_DATASET:_
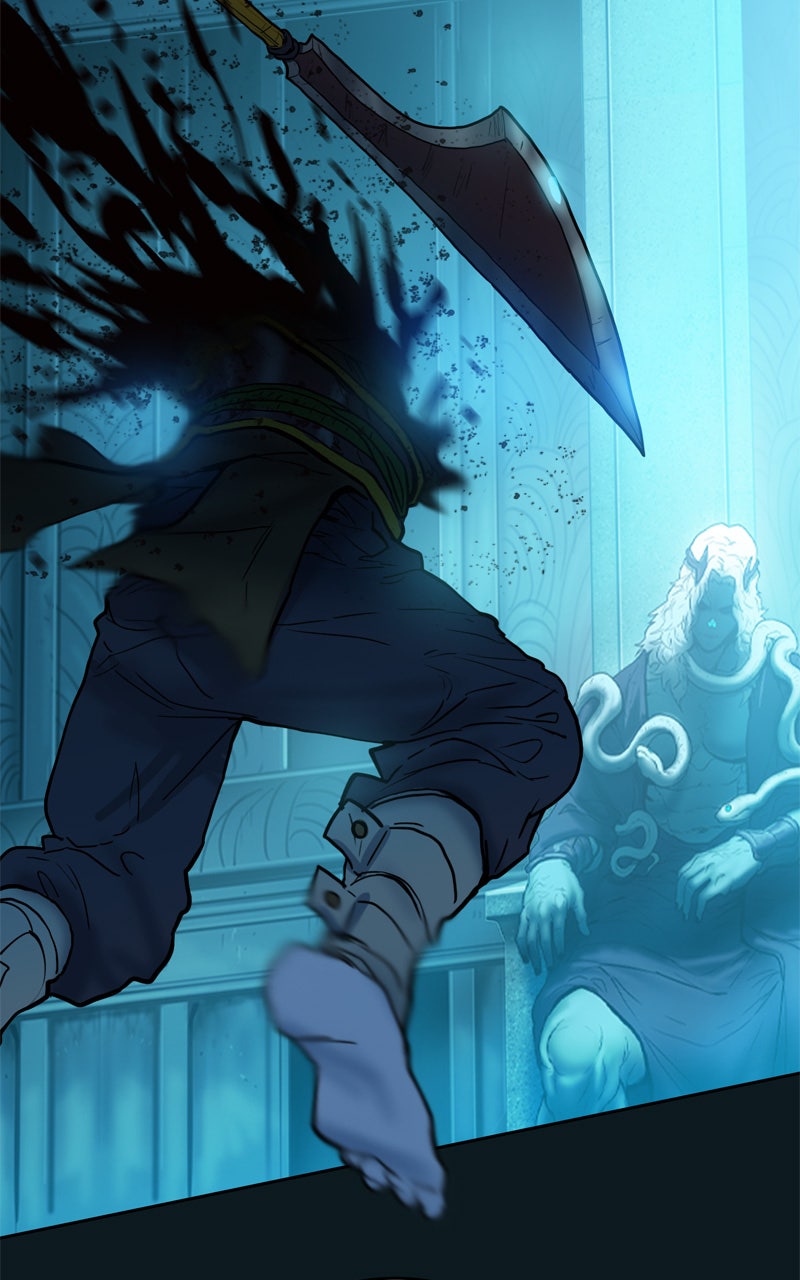 Read Ordeal EN Manga Online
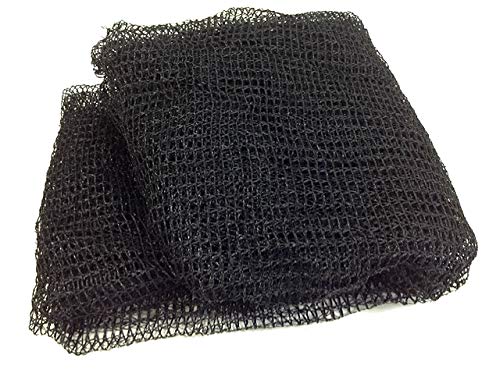 Green Vista's Deluxe Bird Barrier Net/Netting - 32x32 Feet - Protects Fruit Trees, Berry Shrubs, Vegetables, Flowers and More - 1/4x3/8 Inch Mesh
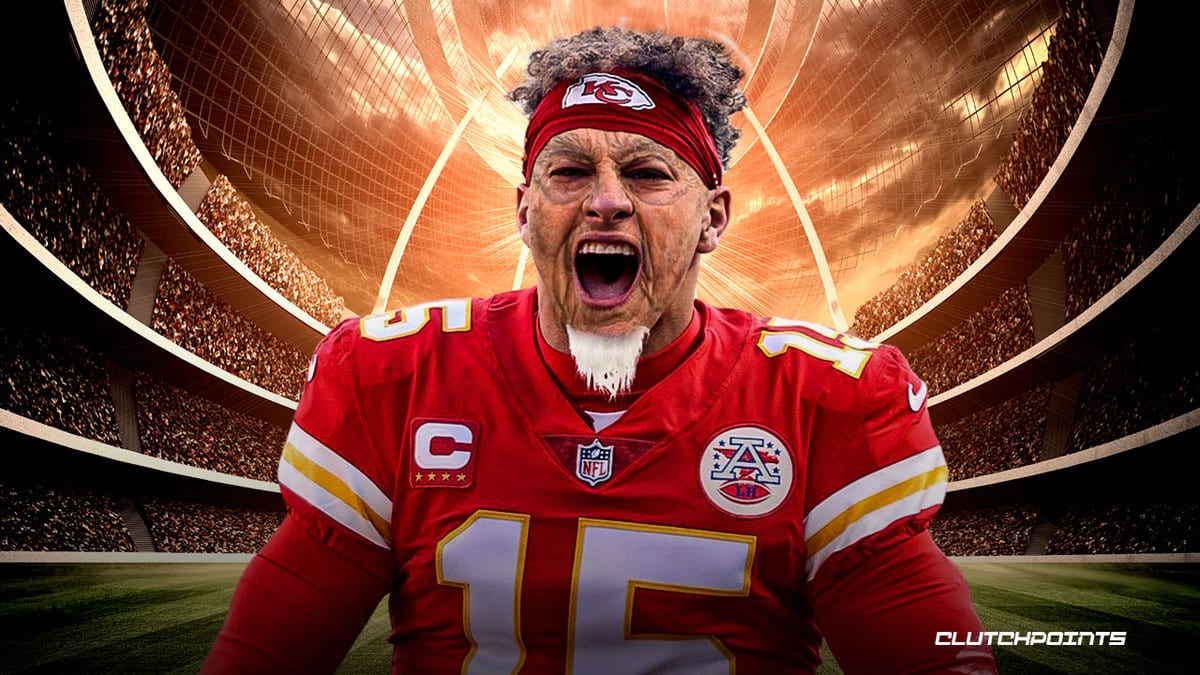 Mahomes reigns as top player in the NFL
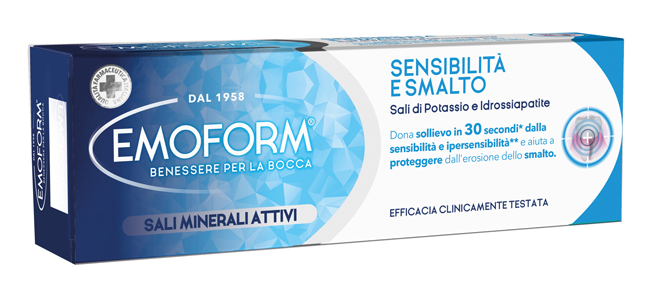 EMOFORM SENSIBILITA SMA 75ML - Immagine 6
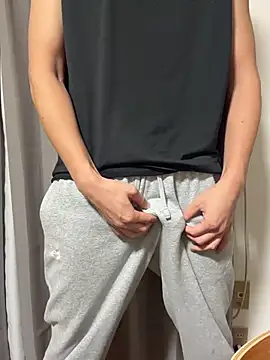 riku_192のウェブカメラショー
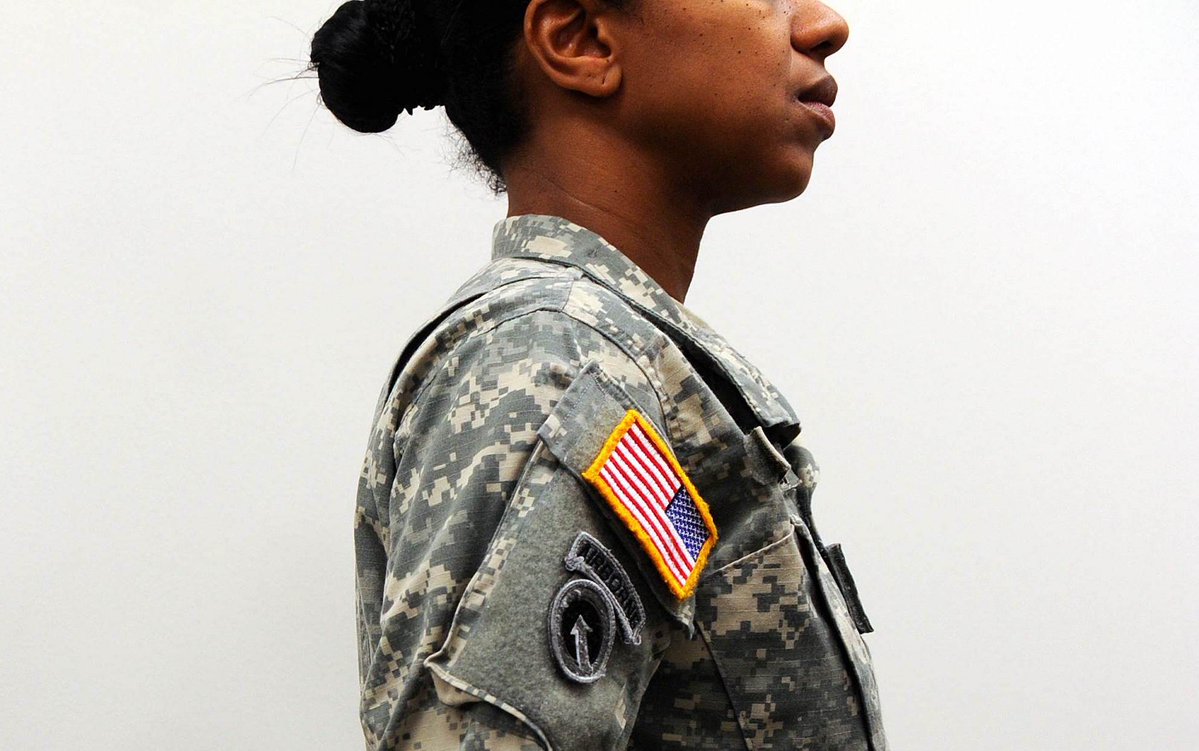 Congressional Black Caucus Asks Army To Overturn Its Restrictions On  Natural Hair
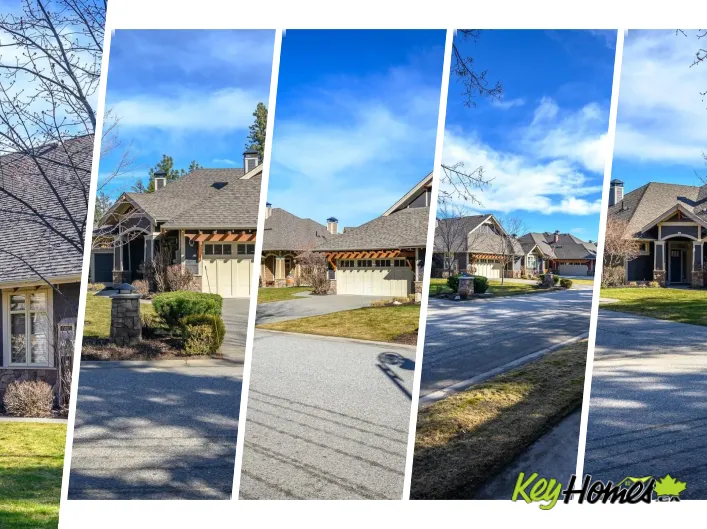 Duplex for sale: 251 Longspoon Drive, Vernon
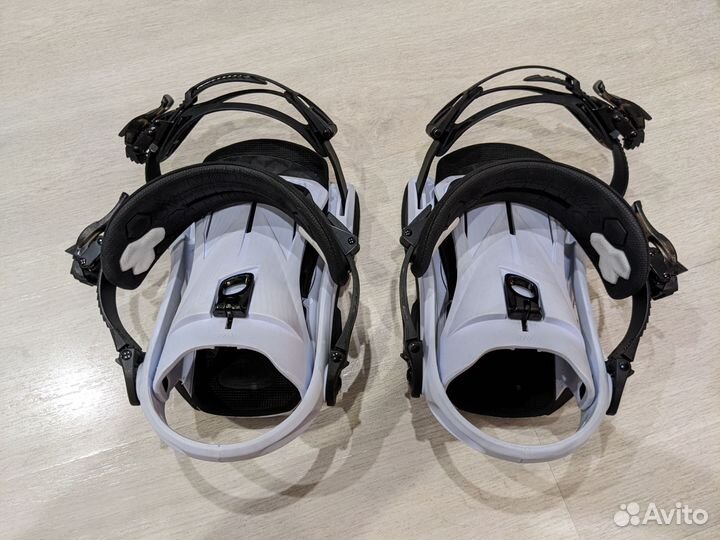 Крепления для сноуборда Head NX Four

_EXERCISE DESCRIPTION:_ Range to copy from the records above: the line containing "Green Vista's Deluxe" to the line containing "riku_192のウェブカメラショー", both included. Output those lines exactly and only those, skipping pictures.

_REPLY:_
 Green Vista's Deluxe Bird Barrier Net/Netting - 32x32 Feet - Protects Fruit Trees, Berry Shrubs, Vegetables, Flowers and More - 1/4x3/8 Inch Mesh
 Mahomes reigns as top player in the NFL
 EMOFORM SENSIBILITA SMA 75ML - Immagine 6
 riku_192のウェブカメラショー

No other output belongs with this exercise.